Consegna e requisiti: Aggiorna il tratto dei dati che va dalla riga contenente "From the photograph, what" fino alla fine dei dati, estremi inclusi, sostituendo "sunroom" con "conservatory" e lasciando invariato tutto il resto.

Dati forniti:
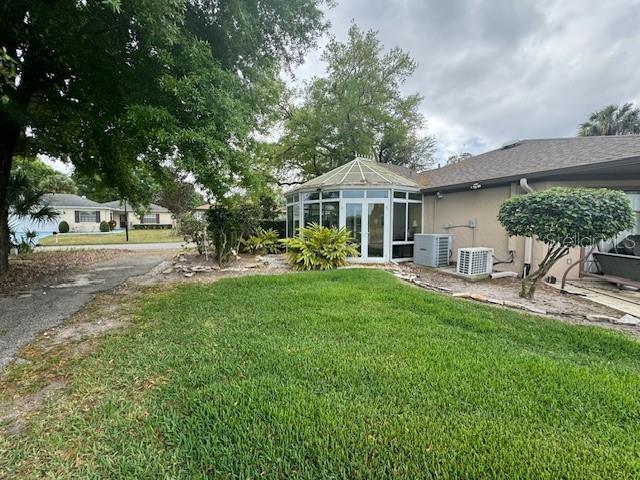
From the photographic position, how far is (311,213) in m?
11.2

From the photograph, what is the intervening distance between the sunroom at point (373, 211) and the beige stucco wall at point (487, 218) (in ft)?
2.77

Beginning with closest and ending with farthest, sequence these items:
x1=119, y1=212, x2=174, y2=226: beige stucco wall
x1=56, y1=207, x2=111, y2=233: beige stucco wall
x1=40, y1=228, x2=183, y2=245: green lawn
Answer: x1=40, y1=228, x2=183, y2=245: green lawn → x1=56, y1=207, x2=111, y2=233: beige stucco wall → x1=119, y1=212, x2=174, y2=226: beige stucco wall

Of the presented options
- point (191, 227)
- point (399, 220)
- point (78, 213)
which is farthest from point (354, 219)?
point (78, 213)

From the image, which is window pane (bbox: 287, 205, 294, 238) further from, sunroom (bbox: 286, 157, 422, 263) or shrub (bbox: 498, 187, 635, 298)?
shrub (bbox: 498, 187, 635, 298)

Esercizio svolto:
From the photograph, what is the intervening distance between the conservatory at point (373, 211) and the beige stucco wall at point (487, 218) (in ft)?
2.77

Beginning with closest and ending with farthest, sequence these items:
x1=119, y1=212, x2=174, y2=226: beige stucco wall
x1=56, y1=207, x2=111, y2=233: beige stucco wall
x1=40, y1=228, x2=183, y2=245: green lawn
Answer: x1=40, y1=228, x2=183, y2=245: green lawn → x1=56, y1=207, x2=111, y2=233: beige stucco wall → x1=119, y1=212, x2=174, y2=226: beige stucco wall

Of the presented options
- point (191, 227)
- point (399, 220)
- point (78, 213)
which is farthest from point (354, 219)?
point (78, 213)

From the image, which is window pane (bbox: 287, 205, 294, 238) further from, conservatory (bbox: 286, 157, 422, 263) or shrub (bbox: 498, 187, 635, 298)?
shrub (bbox: 498, 187, 635, 298)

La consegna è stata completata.